Krotoszynianie odwiedzili Liban
W połowie października 22 pielgrzymów przez Wrocław i Warszawę dotarło do Bejrutu.
Masz zdjęia lub film do tego artykułu? Wyślij je do nas!
W pierwszy dzień pielgrzymi dotarli do Jeitta Grotto – światowej sławy jaskini, jednej z największych i najpiękniejszych w świecie, którą zwiedza się na dwóch poziomach: górną spacerkiem, dolną łodziami. Stąd przejechano do miejscowości Harissa, gdzie znajduje się Narodowe Sanktuarium i figura Matki Bożej Królowej Libanu. U bram sanktuarium powitała wszystkich statua naszego rodaka, św. Jana Pawła II, który odwiedził Liban w 1997 roku.
W kolejny dzień udano się do miejscowości Annaya w Górach Libanu, gdzie znajduje się Sanktuarium Św. Charbela. Nawiedzono grób Św. Charbela w klasztorze Św. Maruna w Annaya oraz Pustelnię pw. Św. Piotra i Pawła, gdzie święty spędził 23 lata swego życia i gdzie zmarł. Msza Św. była sprawowana w kaplicy klasztornej w sąsiedztwie kaplicy z grobem świętego. Popołudniu zatrzymano się w Biblos. Zobaczono mury obronne, zamek krzyżowców, kościół Św. Jana.
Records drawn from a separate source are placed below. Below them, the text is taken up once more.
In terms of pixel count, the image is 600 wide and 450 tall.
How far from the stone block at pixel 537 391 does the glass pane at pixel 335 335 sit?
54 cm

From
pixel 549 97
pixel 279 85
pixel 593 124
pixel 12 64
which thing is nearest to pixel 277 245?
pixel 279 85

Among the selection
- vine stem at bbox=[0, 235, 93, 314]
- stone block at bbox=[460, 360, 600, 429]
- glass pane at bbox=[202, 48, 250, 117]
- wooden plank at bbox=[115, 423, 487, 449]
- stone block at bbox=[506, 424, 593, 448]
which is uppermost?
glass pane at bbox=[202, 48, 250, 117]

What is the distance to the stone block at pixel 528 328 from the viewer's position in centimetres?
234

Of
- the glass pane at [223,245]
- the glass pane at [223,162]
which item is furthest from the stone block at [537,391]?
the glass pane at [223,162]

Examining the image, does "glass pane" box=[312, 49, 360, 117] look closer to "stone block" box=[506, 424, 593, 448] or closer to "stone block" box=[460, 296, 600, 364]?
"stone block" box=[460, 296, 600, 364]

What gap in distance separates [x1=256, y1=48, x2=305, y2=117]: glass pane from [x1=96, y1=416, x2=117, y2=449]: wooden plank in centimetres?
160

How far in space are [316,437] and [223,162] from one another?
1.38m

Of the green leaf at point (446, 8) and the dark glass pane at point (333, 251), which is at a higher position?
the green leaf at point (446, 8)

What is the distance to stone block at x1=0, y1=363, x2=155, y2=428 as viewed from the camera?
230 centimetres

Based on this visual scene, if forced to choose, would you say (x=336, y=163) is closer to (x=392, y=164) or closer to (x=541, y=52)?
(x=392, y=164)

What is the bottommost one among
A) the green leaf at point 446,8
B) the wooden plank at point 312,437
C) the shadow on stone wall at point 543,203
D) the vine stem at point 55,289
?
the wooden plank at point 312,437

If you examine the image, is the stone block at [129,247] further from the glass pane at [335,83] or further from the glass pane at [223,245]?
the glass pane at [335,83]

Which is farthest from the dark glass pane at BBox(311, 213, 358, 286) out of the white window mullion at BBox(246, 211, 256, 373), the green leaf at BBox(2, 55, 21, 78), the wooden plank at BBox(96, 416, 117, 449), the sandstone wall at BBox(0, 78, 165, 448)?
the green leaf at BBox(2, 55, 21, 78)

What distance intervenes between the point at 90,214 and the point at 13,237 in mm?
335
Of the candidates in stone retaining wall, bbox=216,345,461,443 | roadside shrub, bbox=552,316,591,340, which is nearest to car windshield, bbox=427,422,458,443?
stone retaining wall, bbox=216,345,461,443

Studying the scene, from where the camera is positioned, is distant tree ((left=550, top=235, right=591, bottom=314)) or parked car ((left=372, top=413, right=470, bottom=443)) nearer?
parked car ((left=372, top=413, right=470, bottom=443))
W kolejnych dniach atrakcji nie brakowało. Pielgrzymi udali się m.in. w Góry Libanu, a północ kraju, do miejscowości Beqaa Kafraa – rodzinnej wsi Św. Charbela. W kościele chrztu świętego odprawiono Mszę Św. Następnie przejechano do miejscowości Basherrie na spacer w rezerwacie „Bożych Cedrów” – najstarszym lesie cedrowym. Ostatnim punktem programu tego dnia był zjazd do malowniczej Doliny Kadisha – „Świętej Doliny” i zwiedzanie Klasztoru Św. Antoniego Wielkiego w Kozhaya.
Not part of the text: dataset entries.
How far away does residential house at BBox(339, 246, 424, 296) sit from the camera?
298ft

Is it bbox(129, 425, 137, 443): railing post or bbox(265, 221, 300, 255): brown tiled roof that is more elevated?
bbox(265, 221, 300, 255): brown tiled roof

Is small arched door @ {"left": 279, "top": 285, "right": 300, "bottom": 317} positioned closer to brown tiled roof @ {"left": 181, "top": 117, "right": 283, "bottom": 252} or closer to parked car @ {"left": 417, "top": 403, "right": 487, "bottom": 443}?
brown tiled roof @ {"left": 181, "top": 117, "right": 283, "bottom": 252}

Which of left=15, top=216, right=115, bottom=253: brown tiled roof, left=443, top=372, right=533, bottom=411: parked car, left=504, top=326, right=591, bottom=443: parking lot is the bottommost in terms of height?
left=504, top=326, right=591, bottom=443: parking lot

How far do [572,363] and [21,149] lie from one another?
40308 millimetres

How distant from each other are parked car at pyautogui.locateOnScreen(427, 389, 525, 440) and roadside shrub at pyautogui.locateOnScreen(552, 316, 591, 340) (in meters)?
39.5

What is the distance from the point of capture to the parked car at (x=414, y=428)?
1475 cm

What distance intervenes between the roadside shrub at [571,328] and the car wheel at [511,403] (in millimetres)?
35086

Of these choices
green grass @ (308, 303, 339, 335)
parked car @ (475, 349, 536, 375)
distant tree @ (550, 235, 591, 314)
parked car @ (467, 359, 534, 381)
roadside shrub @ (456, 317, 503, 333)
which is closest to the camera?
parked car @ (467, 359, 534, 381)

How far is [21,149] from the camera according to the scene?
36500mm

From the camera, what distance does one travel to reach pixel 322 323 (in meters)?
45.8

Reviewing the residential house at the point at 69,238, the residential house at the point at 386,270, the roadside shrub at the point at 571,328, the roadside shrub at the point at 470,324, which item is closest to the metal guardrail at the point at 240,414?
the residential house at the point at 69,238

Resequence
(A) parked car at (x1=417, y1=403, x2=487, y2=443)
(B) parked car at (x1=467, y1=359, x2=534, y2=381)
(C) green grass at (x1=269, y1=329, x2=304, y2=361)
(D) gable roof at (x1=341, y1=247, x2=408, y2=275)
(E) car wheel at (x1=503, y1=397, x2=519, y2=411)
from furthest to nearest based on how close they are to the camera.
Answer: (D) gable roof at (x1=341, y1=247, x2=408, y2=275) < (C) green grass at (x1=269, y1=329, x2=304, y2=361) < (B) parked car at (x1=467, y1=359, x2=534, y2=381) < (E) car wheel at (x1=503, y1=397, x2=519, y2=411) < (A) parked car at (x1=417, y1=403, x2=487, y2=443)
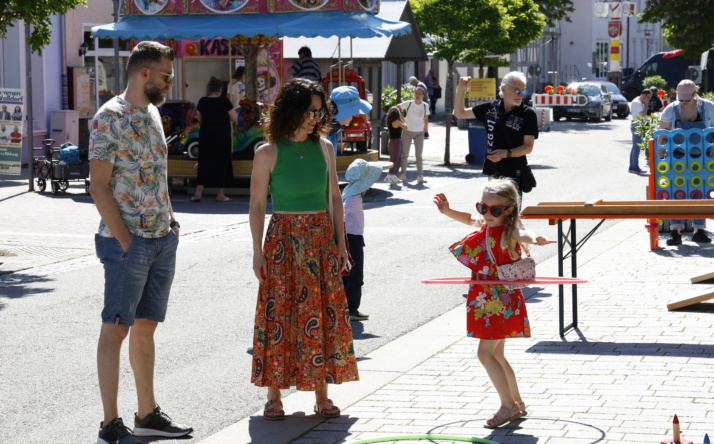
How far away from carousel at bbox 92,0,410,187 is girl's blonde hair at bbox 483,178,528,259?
1438cm

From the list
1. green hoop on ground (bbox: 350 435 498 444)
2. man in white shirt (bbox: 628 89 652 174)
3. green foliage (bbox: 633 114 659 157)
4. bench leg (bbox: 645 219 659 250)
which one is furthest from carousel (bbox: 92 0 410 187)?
green hoop on ground (bbox: 350 435 498 444)

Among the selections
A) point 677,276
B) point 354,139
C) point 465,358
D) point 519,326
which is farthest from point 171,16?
point 519,326

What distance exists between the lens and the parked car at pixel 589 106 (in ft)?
152

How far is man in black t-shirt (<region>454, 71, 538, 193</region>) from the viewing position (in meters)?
9.99

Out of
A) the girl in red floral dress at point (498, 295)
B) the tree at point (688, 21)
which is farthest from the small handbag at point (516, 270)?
the tree at point (688, 21)

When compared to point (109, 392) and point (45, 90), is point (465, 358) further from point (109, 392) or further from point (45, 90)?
point (45, 90)

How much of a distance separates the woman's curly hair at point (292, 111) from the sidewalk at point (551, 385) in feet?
4.95

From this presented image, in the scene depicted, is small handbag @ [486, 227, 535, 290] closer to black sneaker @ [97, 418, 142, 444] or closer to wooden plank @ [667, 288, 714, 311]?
black sneaker @ [97, 418, 142, 444]

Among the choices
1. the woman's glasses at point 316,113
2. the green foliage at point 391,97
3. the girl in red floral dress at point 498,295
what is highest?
the green foliage at point 391,97

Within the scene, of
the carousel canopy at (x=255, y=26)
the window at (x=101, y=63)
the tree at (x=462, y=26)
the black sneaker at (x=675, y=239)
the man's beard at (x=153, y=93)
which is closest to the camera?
the man's beard at (x=153, y=93)

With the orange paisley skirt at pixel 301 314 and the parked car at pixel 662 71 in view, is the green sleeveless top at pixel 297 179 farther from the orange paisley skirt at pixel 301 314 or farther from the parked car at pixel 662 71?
the parked car at pixel 662 71

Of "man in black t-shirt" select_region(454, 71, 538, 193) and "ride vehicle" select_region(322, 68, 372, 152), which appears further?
"ride vehicle" select_region(322, 68, 372, 152)

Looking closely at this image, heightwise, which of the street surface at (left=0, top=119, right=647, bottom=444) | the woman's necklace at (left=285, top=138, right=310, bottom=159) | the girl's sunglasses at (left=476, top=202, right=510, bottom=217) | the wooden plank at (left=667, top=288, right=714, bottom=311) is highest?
the woman's necklace at (left=285, top=138, right=310, bottom=159)

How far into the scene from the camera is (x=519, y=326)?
6086mm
W przedostatnio dzień udano się do Sanktuarium Św. Rafki – patronki cierpiących. W drodze powrotnej zatrzymano się w gaju oliwnym, po spotkaniu z tamtejszą ludnością, która pracowała przyt zbiorze oliwek, ponownie udano się do Biblos, aby zakosztować atmosfery tego miasta oraz kąpieli w ciepłych wodach morza śródziemnego. Ostatni dzień pobytu to powrót do Annaya, do sanktuarium św. Charbela. Ze względu na blokady dróg dotarto tam na kończącą się comiesięczną procesję z bardzo licznym udziałem miejscowych wiernych. Po obfitym obiedzie w przydrożnej restauracji udano się do hotelu, by późnym wieczorem udać się na lotnisko.
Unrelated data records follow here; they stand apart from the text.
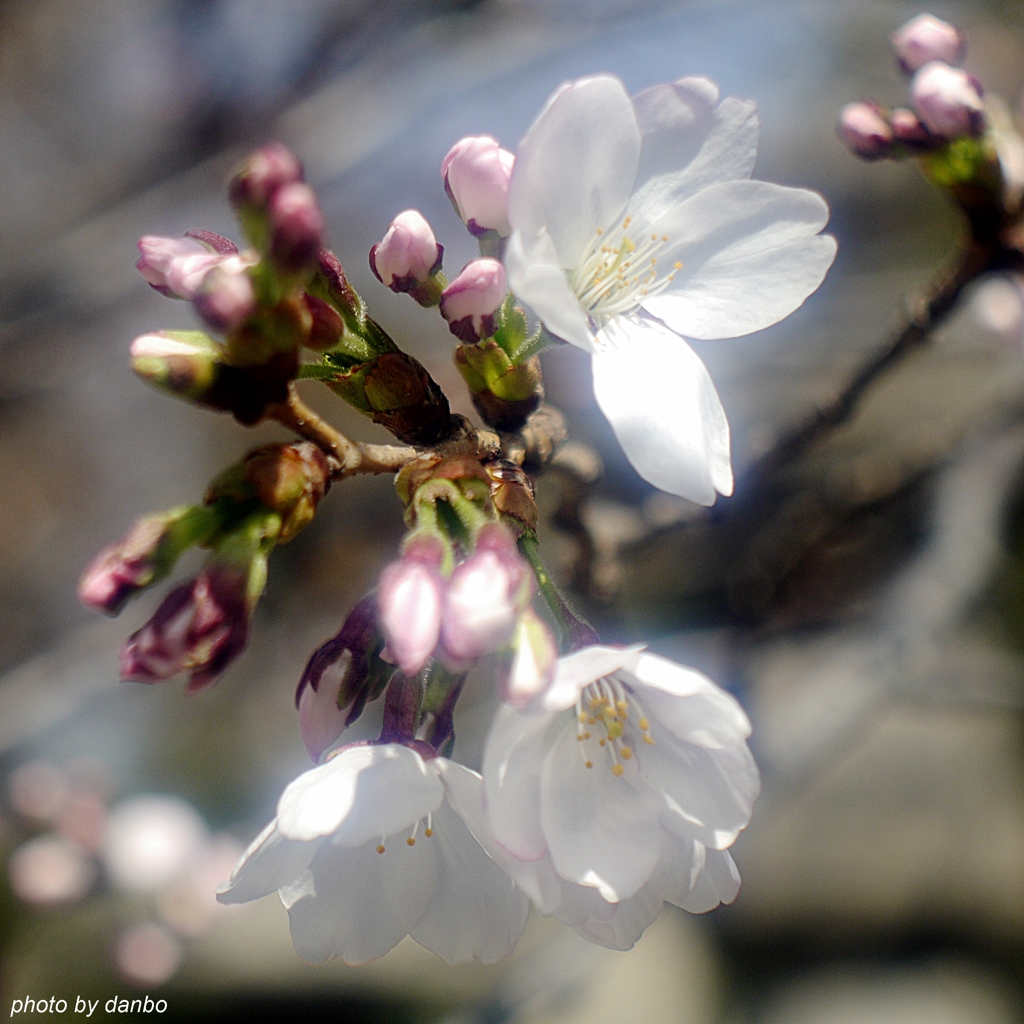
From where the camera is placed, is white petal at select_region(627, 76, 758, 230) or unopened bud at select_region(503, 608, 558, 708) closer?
unopened bud at select_region(503, 608, 558, 708)

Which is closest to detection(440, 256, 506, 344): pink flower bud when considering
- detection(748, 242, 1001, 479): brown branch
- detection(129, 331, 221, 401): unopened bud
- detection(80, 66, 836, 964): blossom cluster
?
detection(80, 66, 836, 964): blossom cluster

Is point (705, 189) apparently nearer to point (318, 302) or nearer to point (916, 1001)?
point (318, 302)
Warto wiedzieć, że w Libanie pomimo otaczającego wewnątrz kraju i zewnętrz islamu ciągle bije serce wiary w Chrystusa. Ta ziemia pamięta, jak mówi legenda, kroki Adama, który po wygnaniu z Raju, osiadł właśnie tu w Libanie. To tu sam Bóg, jak mówi kolejna legenda, zszedł na ziemię i zasadził swoimi rękoma cedry na cudnej libańskiej ziemi.
Pobyt będzie jeszcze długo wspominany przez wiernych.